On Mon, Apr 28, 2014 at 4:11 PM, Andrew Morton
<akpm@...ux-foundation.org> wrote:
>
> unuse_mm() leaves current->mm at NULL so we'd hear about it pretty
> quickly if a user task was running use_mm/unuse_mm.

Yes.

> I think so.  Maybe it's time to cook up a debug patch for Srivatsa to
> use?  Dump the vma cache when the bug hits, or wire up some trace
> points.  Or perhaps plain old printks - it seems to be happening pretty
> early in boot.

Well, I think Srivatsa has only seen it once, and wasn't able to
reproduce it, so we'd have to make it happen more first.

> Are there additional sanity checks we can perform at cache addition
> time?

I wouldn't really expect it to happen at cache addition time, since
that's really quite simple.
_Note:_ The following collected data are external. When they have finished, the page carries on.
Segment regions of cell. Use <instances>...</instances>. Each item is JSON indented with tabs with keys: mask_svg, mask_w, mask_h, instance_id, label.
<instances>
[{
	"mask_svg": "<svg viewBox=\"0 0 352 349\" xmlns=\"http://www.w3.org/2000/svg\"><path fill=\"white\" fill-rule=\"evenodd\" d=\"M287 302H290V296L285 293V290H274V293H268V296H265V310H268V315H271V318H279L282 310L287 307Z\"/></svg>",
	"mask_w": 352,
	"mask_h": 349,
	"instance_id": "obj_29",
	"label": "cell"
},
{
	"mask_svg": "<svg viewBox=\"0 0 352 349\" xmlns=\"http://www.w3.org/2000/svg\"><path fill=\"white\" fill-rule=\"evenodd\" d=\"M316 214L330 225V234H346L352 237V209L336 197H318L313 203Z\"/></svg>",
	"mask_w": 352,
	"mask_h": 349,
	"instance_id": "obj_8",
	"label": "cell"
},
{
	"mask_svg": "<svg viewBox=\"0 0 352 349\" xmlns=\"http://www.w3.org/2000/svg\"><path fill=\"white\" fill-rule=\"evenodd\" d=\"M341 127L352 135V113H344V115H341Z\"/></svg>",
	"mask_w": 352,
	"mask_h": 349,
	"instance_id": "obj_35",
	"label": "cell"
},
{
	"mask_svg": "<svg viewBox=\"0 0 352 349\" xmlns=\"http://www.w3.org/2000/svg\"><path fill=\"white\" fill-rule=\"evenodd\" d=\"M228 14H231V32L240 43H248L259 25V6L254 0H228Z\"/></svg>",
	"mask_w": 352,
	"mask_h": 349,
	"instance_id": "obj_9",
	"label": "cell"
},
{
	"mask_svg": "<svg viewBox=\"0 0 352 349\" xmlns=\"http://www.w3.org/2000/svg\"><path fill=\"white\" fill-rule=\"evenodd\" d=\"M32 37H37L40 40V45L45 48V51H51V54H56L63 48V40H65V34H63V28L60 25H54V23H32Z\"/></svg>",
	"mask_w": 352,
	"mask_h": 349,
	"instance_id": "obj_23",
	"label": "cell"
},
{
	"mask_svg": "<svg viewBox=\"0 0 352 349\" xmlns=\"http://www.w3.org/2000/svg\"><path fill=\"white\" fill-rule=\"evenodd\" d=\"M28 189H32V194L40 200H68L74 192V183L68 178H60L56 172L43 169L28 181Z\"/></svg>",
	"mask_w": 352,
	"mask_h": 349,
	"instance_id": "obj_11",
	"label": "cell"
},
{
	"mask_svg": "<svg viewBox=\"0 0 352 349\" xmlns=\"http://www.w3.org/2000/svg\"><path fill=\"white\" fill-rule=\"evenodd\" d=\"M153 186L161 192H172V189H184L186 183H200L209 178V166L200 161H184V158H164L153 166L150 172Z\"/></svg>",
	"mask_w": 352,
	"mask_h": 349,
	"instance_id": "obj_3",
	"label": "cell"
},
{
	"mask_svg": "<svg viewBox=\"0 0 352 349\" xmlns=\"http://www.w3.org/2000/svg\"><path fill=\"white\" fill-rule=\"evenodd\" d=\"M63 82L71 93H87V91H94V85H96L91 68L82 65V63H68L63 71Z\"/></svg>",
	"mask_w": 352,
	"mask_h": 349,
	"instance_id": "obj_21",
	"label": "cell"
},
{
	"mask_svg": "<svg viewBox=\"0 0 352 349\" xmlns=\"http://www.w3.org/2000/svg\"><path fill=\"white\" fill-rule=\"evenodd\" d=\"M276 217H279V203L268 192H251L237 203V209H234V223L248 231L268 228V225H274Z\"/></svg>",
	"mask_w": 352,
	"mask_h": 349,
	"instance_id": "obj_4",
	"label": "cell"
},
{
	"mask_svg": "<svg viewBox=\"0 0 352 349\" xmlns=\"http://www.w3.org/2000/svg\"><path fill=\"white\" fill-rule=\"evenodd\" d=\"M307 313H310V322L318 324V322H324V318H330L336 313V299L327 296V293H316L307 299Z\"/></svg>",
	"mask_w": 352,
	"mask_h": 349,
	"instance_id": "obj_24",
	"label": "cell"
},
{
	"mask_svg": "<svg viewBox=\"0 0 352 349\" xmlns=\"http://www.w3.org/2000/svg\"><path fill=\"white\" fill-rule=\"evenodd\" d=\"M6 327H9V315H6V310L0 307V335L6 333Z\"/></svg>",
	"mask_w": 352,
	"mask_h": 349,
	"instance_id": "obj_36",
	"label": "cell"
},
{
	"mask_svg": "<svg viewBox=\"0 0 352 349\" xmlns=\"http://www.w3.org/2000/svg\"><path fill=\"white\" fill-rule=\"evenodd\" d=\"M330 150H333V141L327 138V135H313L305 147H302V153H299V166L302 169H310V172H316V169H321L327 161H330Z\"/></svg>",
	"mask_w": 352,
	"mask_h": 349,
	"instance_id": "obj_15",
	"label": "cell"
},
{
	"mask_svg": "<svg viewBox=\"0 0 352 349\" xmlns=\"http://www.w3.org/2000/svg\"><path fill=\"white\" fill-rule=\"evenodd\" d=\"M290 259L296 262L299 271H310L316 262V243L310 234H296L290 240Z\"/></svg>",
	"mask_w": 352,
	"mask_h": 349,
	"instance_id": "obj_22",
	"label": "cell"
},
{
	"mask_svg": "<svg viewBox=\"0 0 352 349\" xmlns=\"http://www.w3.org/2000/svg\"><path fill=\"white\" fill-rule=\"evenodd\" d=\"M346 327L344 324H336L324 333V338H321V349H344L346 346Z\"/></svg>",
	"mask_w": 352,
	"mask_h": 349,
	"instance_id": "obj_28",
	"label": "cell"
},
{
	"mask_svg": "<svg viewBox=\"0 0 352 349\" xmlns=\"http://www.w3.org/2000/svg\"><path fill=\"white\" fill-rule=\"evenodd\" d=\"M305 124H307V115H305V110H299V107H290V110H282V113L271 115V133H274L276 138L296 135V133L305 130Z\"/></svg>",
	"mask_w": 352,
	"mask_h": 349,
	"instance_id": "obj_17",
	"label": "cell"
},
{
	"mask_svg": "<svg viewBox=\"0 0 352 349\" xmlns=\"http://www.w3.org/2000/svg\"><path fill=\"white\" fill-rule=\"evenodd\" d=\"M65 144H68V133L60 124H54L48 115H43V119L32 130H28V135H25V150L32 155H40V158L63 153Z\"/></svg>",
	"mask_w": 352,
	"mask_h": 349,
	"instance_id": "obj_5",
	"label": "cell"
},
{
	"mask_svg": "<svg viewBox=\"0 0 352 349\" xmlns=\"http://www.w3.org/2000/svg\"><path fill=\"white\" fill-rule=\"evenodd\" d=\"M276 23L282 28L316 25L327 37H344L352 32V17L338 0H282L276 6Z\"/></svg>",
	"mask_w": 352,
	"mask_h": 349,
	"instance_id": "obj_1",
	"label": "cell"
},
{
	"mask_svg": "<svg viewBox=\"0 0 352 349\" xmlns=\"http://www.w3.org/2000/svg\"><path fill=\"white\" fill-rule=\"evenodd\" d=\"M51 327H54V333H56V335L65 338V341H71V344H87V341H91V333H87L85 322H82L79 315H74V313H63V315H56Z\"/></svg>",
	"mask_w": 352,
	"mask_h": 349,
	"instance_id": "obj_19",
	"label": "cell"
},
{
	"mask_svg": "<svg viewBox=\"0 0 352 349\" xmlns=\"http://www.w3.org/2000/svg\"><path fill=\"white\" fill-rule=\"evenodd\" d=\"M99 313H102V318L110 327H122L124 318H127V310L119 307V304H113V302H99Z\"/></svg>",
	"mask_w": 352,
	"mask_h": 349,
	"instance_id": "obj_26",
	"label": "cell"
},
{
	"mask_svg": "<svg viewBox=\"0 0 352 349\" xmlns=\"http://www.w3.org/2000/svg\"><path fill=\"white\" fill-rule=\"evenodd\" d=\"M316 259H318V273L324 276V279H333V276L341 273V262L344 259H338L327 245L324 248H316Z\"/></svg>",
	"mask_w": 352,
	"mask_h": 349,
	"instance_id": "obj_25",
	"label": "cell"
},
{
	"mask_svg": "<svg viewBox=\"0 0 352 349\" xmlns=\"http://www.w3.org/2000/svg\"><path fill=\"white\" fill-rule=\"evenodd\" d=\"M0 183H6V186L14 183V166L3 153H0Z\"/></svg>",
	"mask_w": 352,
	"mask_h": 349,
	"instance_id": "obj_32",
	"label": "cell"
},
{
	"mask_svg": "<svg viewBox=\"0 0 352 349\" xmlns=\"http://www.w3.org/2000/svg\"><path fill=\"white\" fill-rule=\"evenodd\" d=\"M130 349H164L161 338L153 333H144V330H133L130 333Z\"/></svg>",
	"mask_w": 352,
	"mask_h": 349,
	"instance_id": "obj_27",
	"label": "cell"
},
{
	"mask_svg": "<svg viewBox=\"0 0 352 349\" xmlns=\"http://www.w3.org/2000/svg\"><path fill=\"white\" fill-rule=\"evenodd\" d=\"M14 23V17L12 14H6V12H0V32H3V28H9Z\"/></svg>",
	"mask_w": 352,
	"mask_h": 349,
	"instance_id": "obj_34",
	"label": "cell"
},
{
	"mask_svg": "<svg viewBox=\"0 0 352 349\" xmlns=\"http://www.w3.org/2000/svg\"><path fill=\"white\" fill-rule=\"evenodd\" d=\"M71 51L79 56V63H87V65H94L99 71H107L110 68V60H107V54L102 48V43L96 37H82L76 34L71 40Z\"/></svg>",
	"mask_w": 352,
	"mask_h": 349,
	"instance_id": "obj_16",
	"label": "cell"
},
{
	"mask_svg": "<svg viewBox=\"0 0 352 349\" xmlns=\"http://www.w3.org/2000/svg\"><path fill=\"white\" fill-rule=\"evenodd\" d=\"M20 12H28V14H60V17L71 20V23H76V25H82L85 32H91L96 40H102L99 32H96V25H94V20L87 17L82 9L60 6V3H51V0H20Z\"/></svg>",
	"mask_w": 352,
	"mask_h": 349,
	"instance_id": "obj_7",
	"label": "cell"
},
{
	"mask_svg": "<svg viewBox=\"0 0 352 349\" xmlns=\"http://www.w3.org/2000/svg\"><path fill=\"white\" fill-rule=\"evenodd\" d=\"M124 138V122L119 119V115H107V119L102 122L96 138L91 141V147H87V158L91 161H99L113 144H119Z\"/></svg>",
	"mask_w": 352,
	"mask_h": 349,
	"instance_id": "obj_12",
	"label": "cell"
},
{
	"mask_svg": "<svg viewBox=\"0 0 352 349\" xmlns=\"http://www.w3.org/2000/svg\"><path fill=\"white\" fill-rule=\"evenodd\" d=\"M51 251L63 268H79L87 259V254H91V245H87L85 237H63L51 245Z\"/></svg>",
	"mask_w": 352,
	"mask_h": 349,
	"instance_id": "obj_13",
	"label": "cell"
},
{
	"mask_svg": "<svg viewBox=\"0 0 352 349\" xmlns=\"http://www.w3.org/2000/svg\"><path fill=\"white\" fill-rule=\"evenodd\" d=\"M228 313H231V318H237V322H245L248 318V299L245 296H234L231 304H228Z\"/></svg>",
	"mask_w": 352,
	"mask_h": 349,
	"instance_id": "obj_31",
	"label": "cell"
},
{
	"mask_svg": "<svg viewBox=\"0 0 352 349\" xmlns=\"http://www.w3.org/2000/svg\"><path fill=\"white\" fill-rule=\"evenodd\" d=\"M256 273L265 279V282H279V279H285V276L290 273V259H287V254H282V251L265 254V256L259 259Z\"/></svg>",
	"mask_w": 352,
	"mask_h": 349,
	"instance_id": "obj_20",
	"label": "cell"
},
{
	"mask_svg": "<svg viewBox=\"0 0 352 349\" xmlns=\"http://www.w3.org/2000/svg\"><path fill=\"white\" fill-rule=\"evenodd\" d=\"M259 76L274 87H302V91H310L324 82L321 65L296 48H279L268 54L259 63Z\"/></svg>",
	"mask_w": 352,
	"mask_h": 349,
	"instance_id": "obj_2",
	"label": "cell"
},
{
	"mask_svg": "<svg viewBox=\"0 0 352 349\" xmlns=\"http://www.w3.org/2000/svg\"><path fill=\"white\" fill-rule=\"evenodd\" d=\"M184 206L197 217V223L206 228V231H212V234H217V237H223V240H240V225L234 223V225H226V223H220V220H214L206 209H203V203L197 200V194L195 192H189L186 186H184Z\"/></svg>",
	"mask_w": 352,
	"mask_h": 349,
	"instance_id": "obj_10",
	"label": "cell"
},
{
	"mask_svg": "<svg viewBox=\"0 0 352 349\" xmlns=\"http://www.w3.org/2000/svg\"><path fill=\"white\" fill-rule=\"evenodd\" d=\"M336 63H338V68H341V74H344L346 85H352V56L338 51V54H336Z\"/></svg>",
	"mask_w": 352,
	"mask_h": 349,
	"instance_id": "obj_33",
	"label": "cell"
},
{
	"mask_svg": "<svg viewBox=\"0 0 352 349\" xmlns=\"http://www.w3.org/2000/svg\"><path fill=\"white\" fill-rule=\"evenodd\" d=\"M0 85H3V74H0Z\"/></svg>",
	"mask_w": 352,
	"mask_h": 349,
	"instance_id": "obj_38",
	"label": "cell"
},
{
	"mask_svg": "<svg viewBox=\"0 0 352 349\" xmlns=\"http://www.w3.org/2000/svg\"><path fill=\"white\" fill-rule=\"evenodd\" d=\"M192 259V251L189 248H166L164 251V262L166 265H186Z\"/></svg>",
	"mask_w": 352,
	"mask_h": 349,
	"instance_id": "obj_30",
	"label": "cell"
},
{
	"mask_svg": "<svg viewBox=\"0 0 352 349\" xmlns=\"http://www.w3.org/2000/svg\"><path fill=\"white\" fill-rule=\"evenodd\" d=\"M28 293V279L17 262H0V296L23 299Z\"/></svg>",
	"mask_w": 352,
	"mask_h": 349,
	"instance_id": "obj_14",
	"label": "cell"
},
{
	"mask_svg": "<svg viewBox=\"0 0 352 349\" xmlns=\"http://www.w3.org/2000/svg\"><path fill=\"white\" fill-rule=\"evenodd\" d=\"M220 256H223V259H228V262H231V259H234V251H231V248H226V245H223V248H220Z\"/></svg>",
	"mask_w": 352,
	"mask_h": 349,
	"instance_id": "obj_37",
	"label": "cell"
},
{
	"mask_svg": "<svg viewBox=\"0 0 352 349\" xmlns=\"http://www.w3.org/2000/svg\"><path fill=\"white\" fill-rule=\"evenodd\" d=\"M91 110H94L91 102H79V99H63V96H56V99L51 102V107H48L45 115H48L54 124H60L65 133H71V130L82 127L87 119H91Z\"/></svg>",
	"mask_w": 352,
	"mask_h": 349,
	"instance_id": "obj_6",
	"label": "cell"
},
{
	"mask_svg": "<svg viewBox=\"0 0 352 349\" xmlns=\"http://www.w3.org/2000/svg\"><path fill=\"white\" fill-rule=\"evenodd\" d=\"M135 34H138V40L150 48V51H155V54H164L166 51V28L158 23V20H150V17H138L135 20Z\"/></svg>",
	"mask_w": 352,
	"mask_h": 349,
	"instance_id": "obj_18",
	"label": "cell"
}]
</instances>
There's only one caller of
vmacache_update(), namely find_vma(). And vmacache_update() does the
same sanity check that vmacache lookup does (ie check that the
passed-on mm is the current thread mm, and that we're not a kernel
thread).

I'd be more inclined to think it's a missing invalidate, but I can
only think of two reasons to invalidate:

 - the vma itself went away from the mm, got free'd/reused, and so
vm_mm changes..

   But then we'd have to remove it from the rb-tree, and both callers
of vma_rb_erase() do a vmacache_invalidate()

 - the mm of a thread changed

   This is exec, use_mm(), and fork() (and fork really only just
because we copy the vmacache).

   exec and fork do that "vmacache_flush(tsk)", which is why I was
looking at use_mm().

So it all looks sane. Which only means that I must obviously be
missing some case. Which case am I missing?